After his report was sent to Regional Center there was an order for 12 hours a week of in home ABA therapy. After the supervisor spent a couple of days in our home they ordered 20 hours a week of therapy for my (at the time) 2-year-old.

I had decided to go to a Neurologist to see if there was some stone that I was leaving unturned. Because even after a few months of intense therapy in our home very little progress was being made with Franklin and I wanted to see if there was something else we could do to help him. With this visit came what I already knew in my heart – the diagnosis of Autism. My heart cracked a little hearing the words from someone else.
Even though intellectually I knew he was the same funny sweet angel that we had always known. I was hurt that he was going to have such challenges to overcome in his childhood. This is a battle I have to fight for him but he lives on the battleground I just drive the tank that helps him off of the front lines of the fight of his life.

The progress in most areas is slow. He is still non-verbal but has his way of communicating, and we have recently acquired an iPad and ProLoQuo2 Go for him to communicate, if we could just teach the school how to use and to teach him, I'd be doing cartwheels all over the place!

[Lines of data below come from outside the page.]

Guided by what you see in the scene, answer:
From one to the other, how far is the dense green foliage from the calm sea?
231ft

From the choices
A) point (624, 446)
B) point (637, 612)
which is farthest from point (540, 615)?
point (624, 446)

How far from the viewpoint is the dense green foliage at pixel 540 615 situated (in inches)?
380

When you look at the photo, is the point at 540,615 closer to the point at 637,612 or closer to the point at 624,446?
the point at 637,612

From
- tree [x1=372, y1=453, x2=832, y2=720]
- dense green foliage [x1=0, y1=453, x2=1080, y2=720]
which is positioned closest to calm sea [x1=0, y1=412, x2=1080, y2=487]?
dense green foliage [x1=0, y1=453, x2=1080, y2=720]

Both of my children have autism , and autism or not, I will never stop loving every thing about them, and I will work to give them the most comfortable awesome life I am capable of.  I will never give up and never stop looking for answers.  I will change my mind, and the longer I trudge this road of autism the more I question, the medical system,  social service system, political system, and for sure the school system.  I took all of those professionals at face value and every single one of them has been a huge disappointment, but I'm learning to navigate my way and things are happening,  and getting better

If you are new to the Autism gig, it is a treacherous road and there is a lot of “Chatter” out there. Take what YOU need and leave the rest. I have been yelled at by women because I have not done things their way, I have burnt myself out on autism and had to take steps back.  I have second guessed every single move I've made as a parent, I have cried, I have laughed, I have been more scared than I thought was possible.  I found a strength that I never knew was possible Find yourself a group of moms that are like-minded and feed off of each other. Don’t get sucked in by celebrity do what works for your kid and your family. Good luck and God Bless.